Mircera, for example, was also assessed by the Interdisciplinary Review Team for QT Studies. An oncology office consult was sought given the cancer reviewers' experience with the other ESAs, all of which have chemotherapy-induced anemia indications. (The Mircera BLA did not seek a CIA claim; development was terminated after a Phase II study was stopped early due to excess mortality.)

More cross- or extra-divisional input can be expected in coming drug reviews. Unlike the dedicated staff of specialized groups like the Controlled Substances Staff or the SEALD team, these ventures draw from multiple FDA offices. At the 2008 Drug Information Association annual meeting, the agency described the QT team as an example of an interdisciplinary approach that builds consistency and knowledge ( 3 (Also see "Relistor Review Offers Glimpse Into FDA’s Evolving Approach To QT Studies" - Pink Sheet, 15 Jul, 2008.) , p. 37).

The Executive Carcinogenicity Assessment Committee is a long-standing example of FDA's use of interdisciplinary teams to serve as routine consultants on topical issues. Additionally, an internal FDA Pediatric Review Committee was established in 2007 as a condition of the FDA Amendments Act; the PeRC acts as a consulting body to review divisions on pediatric data. The Interdisciplinary Pharmacogenomics Review Group reviews voluntary genomic data submissions and other submissions upon request. Plus, the Clinical Hold/Refusal-To-File committee has been restructured to play a greater role (4 (Also see "FDA Clinical Hold And Refusal-To-File Actions To Be Reviewed By Internal Cmte." - Pink Sheet, 28 Jan, 2008.), p. 29).

What Did The Review Division Take Home From The Briefing?

The division appears to have incorporated the regulatory briefing's conclusions into the final approval smoothly.

Nonetheless, Lee identified "potentially inadequate representation of the intended treatment population" in clinical trials as a "major residual safety concern" in his second-cycle review, dated Nov. 7, 2007, one week before Mircera's approval. Lee did recommend approval of Mircera, but was forceful in communicating his perspective that more extensive studies were needed to address emerging ESA class concerns ( 5 (Also see "Mircera Review Provided FDA With Forum To Suggest Ideal ESA Studies" - Pink Sheet, 15 Aug, 2008.) , p. 28).
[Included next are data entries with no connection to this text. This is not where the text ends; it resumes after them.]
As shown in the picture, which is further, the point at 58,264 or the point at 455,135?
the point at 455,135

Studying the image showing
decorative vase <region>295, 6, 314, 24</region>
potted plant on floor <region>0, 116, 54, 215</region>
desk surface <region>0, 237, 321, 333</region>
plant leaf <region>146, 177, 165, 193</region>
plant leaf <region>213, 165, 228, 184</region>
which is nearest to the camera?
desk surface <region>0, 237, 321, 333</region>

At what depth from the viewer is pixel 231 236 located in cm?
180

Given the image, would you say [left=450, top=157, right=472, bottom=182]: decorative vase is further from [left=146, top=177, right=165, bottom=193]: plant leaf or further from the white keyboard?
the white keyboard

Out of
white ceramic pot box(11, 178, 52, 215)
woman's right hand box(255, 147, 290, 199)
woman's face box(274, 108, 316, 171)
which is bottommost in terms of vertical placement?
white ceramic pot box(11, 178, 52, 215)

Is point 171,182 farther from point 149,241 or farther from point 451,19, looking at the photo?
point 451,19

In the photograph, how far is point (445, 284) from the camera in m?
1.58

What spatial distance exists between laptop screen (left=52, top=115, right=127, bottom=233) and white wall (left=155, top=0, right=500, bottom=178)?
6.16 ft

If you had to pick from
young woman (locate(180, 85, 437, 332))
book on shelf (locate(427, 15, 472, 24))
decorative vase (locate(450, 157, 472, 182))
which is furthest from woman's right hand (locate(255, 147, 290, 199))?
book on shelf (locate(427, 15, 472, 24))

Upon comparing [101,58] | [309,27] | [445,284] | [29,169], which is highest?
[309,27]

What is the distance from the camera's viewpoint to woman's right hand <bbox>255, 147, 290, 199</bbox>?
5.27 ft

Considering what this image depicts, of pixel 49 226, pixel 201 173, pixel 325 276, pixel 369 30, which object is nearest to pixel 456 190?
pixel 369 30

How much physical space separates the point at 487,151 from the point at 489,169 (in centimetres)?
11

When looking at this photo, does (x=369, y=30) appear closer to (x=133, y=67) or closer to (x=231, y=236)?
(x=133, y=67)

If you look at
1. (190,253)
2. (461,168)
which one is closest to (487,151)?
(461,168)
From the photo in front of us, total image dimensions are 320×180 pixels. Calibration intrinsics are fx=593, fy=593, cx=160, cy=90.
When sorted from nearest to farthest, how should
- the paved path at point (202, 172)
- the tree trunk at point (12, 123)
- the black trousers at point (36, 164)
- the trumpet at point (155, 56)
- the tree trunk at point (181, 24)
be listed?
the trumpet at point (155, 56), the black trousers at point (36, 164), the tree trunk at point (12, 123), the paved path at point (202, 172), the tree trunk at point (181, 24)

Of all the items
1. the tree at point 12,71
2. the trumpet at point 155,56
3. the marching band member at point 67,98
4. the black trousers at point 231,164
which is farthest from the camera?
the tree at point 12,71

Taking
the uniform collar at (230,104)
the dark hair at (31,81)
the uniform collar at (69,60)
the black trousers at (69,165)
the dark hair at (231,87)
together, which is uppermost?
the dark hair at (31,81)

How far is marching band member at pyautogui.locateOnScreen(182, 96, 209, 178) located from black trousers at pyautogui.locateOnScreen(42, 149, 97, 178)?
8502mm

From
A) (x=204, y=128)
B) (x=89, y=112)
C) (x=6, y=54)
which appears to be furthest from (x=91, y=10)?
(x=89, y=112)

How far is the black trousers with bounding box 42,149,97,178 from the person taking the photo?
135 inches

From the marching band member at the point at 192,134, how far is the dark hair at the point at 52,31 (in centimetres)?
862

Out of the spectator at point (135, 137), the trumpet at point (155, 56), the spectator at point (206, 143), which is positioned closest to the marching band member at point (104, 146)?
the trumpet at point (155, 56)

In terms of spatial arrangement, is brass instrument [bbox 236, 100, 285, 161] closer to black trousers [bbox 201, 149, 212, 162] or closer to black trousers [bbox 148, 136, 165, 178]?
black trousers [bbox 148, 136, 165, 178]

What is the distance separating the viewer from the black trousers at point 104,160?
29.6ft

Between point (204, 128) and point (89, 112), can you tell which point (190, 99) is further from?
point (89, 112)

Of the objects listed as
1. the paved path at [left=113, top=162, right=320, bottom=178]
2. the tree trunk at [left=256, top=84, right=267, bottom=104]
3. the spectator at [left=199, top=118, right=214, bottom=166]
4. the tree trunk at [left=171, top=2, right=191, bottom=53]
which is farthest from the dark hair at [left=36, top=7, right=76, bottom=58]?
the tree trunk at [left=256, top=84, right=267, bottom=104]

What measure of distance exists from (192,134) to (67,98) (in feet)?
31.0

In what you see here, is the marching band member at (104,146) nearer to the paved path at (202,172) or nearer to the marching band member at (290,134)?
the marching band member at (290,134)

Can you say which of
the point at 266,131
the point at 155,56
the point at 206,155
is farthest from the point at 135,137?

A joint decision memo completed Nov. 9, 2007, by Acting DMIHP Director Dwaine Rieves and Office of Oncology Products Director Richard Pazdur is somewhat more sanguine. "Analyses of adverse outcomes categorized by C-reactive protein support the sponsor's conclusion that the active screening program did not adversely impact the safety database," the joint memo states.

At the internal regulatory briefing, "the consensus was that active CRP screening did not importantly compromise the Mircera safety database" because "the upper limit (30 mg/L) was relatively high" and "a small number of subjects were excluded ([approximately] 3 percent)."
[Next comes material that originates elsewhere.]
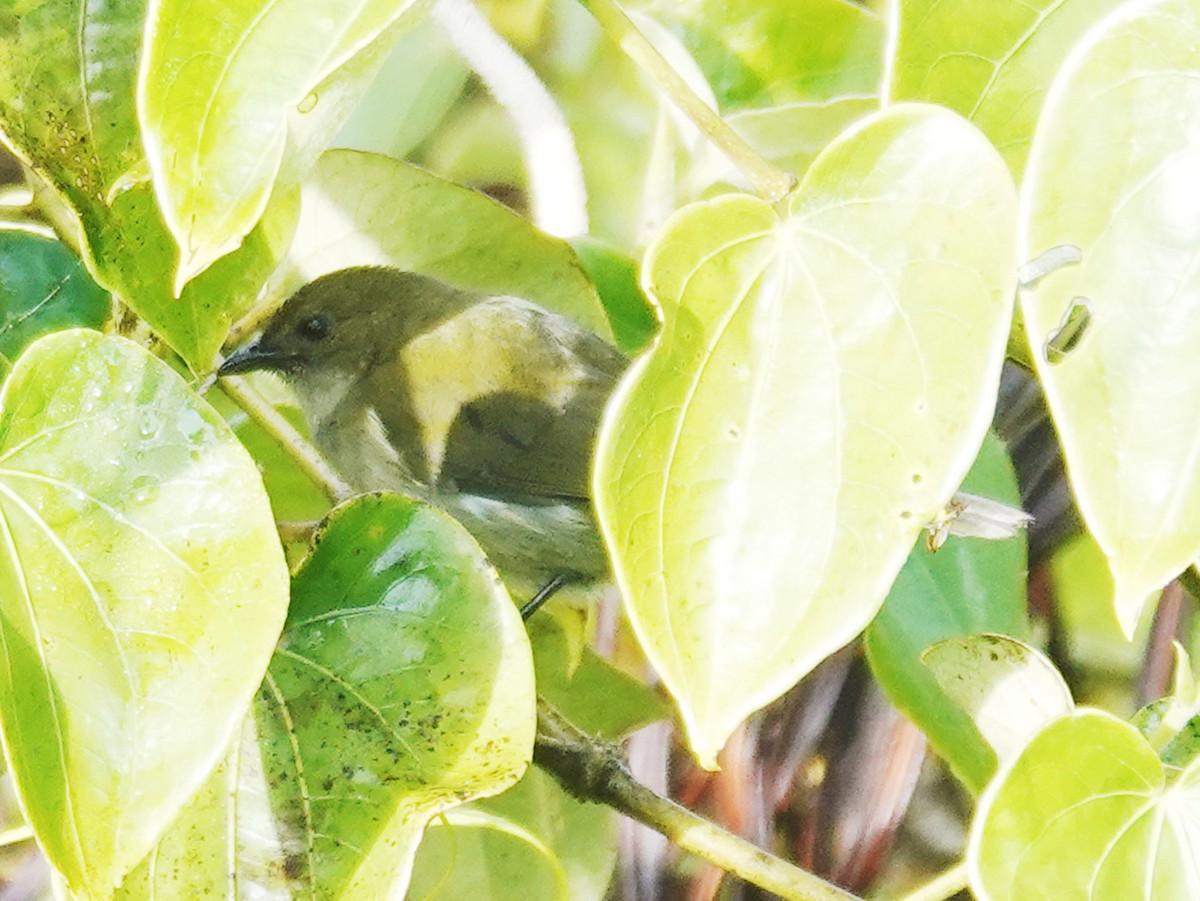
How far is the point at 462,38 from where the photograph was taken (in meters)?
1.67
The CRP analyses and data "support the reasonableness of the submitted safety database," Rieves and Pazdur conclude. "Nevertheless," they stress, "a post-marketing commitment is proposed to address this subject."
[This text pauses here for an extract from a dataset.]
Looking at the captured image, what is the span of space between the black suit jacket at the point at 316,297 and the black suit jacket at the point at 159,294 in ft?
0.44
The Nov. 14, 2007, approval letter requires two clinical post-marketing studies: a pediatric study and a Phase IV open-label randomized controlled trial with a primary endpoint assessing all-cause mortality and cardiovascular morbidity, to address broad questions about cardiovascular safety of conventional ESA regimens for CKD-related anemia.

As a secondary analysis, the Phase IV trial will also evaluate the safety of Mircera in patients with high CRP concentrations; the directions in the approval letter are for the study to "enroll patients with a broad range of C-reactive protein blood concentrations."